Pipelining: Batch multiple commands into a single network round trip. This can improve throughput by 5-10x for bulk operations.

Memory optimization: Redis stores everything in memory, so memory efficiency matters. Use hashes for small objects (Redis optimizes hashes with fewer than ~100 fields into a compact encoding). Set appropriate maxmemory and eviction policies.

Interview Tips

Do not just say "use Redis." Specify what data structure you are using and why. "We will use a Redis sorted set for the leaderboard because it gives us O(log N) rank lookups and range queries" is much better than "we will cache it in Redis."

Know the eviction policies. If an interviewer asks what happens when Redis runs out of memory, explain LRU/LFU eviction. If your data must not be evicted, discuss either sizing Redis appropriately or using the noeviction policy.

Discuss persistence tradeoffs. For caching, persistence may be unnecessary. For session storage or rate limiting state, AOF with everysec is a good default. Be able to explain why.

Mention Cluster for scale. If your system needs more than ~25GB of cache or more than ~100K operations per second, a single Redis instance is not enough. Mention Redis Cluster and the hash slot mechanism.

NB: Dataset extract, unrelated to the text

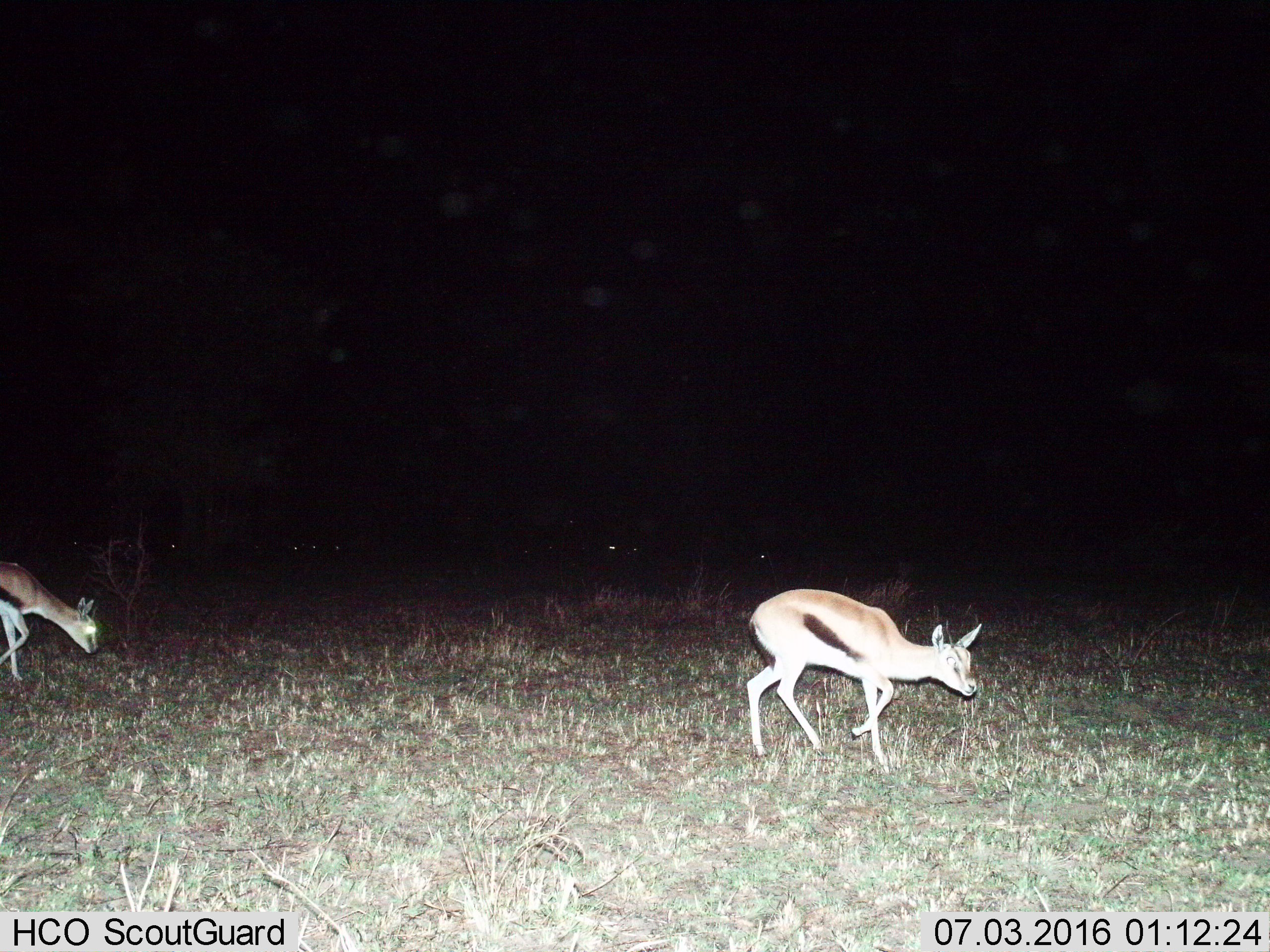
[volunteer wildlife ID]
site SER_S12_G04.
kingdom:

Address single points of failure. A single Redis instance is a SPOF. In production, you need either Sentinel (for failover) or Cluster (for both scaling and failover). Always mention this in your design.

Know the limitations: Redis is not a replacement for a database. It should not be your only copy of important data (unless you are comfortable with the persistence tradeoffs). Always have a source of truth that is more durable.